To find out, a dozen scientists, accompanied exclusively by an AFP photographer, trekked high over one glacier in eastern Tajikistan to drill for ice cores -- ancient, deep samples that can shed precious light on climate change.
In September and October, they first spent four days crossing the country from west to east in four-wheel drives, then climbed on foot to over 5,800 metres altitude on the Kon-Chukurbashi ice cap, near the Chinese border.
Camping for a week at the summit, in freezing temperatures and despite a day-long blizzard, the scientists from Switzerland, Japan, the United States and Tajikistan drilled the glacier to extract two 105-metre-long ice cores, in sections.
These layers of ice, compacted over centuries, perhaps millennia, form an archive of climate indicators, yielding data on past snowfall, temperatures, atmosphere and dust.
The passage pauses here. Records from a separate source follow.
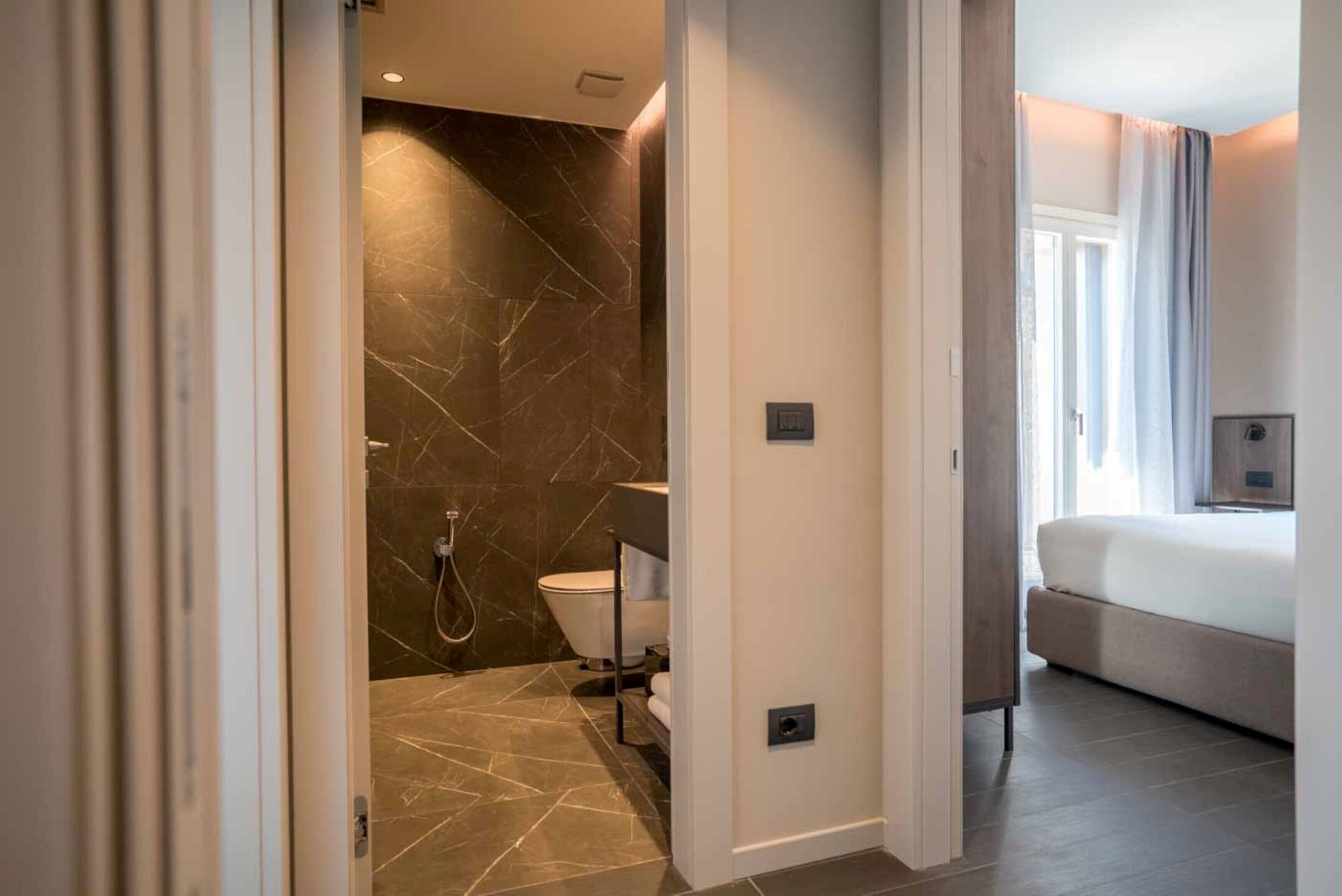 Ein modernes Badezimmer mit Marmorboden, Toilette und Duschbereich.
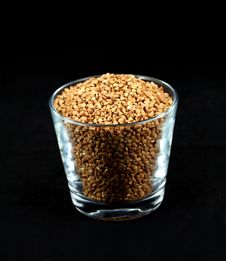 Buckwheat Millet Kernels In A Cup On Black Stock Photo Buckwheat Millet Kernels In A Cup On Black Stock Photo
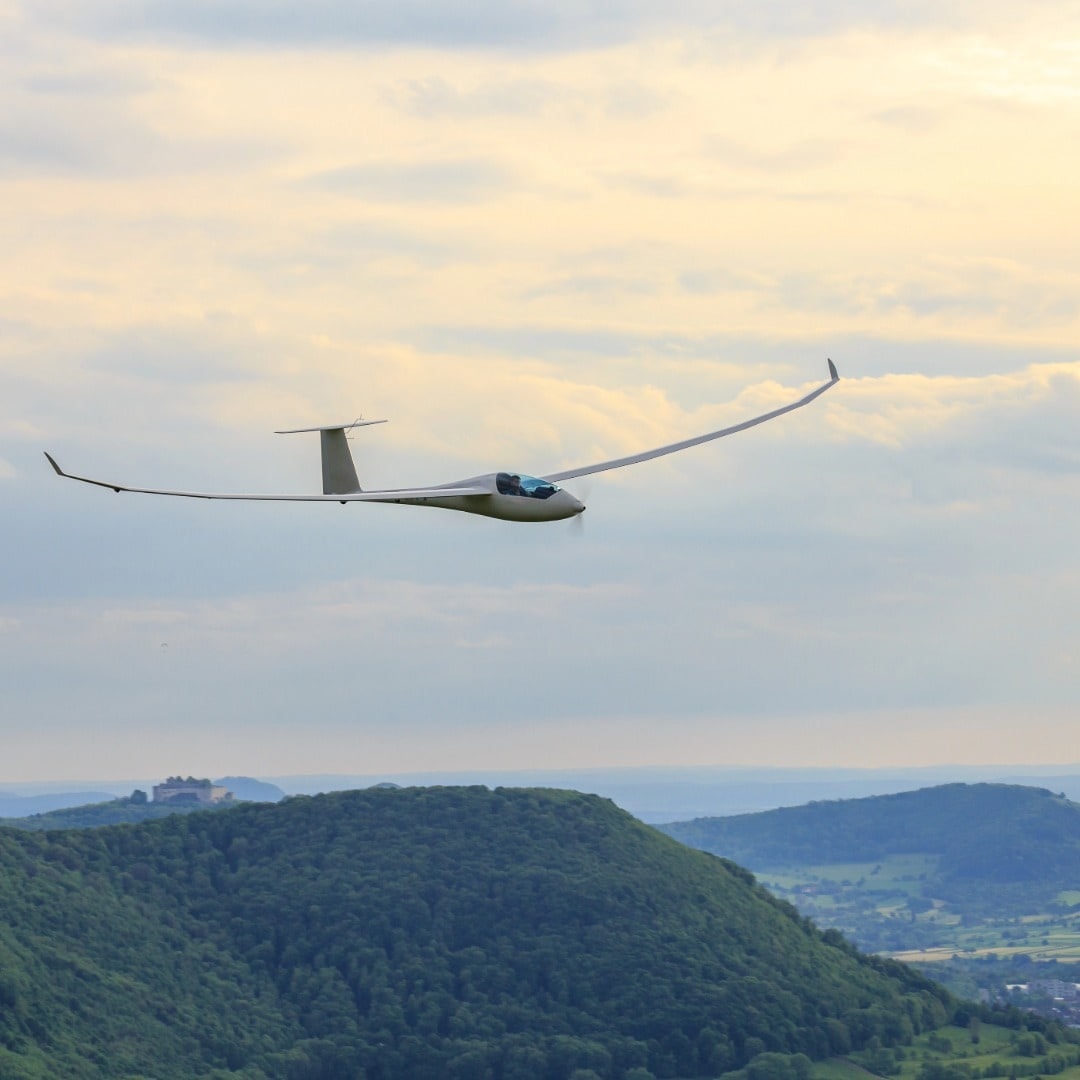 Segelflugzeug über den Hügeln des Allgäus im Abendlicht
They must now be analysed in a laboratory to reveal their dates, said the leader of the team, Evan Miles, a glaciologist affiliated with the universities of Fribourg and Zurich.
"We're hopeful for a truly unique core, not just for the region, but for the broader region actually, probably extending back 20 to 25 or 30,000 years."
- Glacier temperature anomaly -
The apparently resistant glaciers are spread over thousands of kilometres of high mountain ranges in Central Asia, including Karakoram, Tian Shan, Kun Lun and the Pamir mountains of Tajikistan.
By delving back in time in the ice there, researchers hope to find out why these glaciers have resisted the general planetary warming of recent decades -- and whether this so-called "Karakoram anomaly" could be ending.
"This whole region is globally unique because over the last 25 years, these glaciers have shown very, very limited mass loss and even mass gain," said Miles.
The glaciers have shown some limited signs of loss in recent years, but scientists want to determine whether this is a natural variation or the beginning of a real decline.
"In order to understand that, we really, really need to have a longer time period of records of both temperature and precipitation at the glacier sites," said Miles.
"That's the type of information that an ice core can tell us."
- Glacier climate analysis -
One core will be sent to Japan for analysis and another stored in an underground sanctuary in Antarctica at minus 50C.
That naturally cold storage site is a project of the Ice Memory Foundation, which supported the Tajikistan expedition along with main funder, the Swiss Polar Institute.
The foundation, created in 2021 by French, Italian and Swiss universities and research centres, has already collected several cores in the Alps, Greenland, the Andes and elsewhere.
Future scientists will "be able to analyse (them) with their most modern analytical tools in 50, 100, 200 years and extract new information", said Ice Memory's president Thomas Stocker.
"We will probably lose 90 percent of our glacier mass on the Earth," Stocker told AFP. "So we are trying to help preserve a thing that is threatened by human action."
The scientists were scheduled to review their mission during a news conference in the Tajik capital Dushanbe on Monday.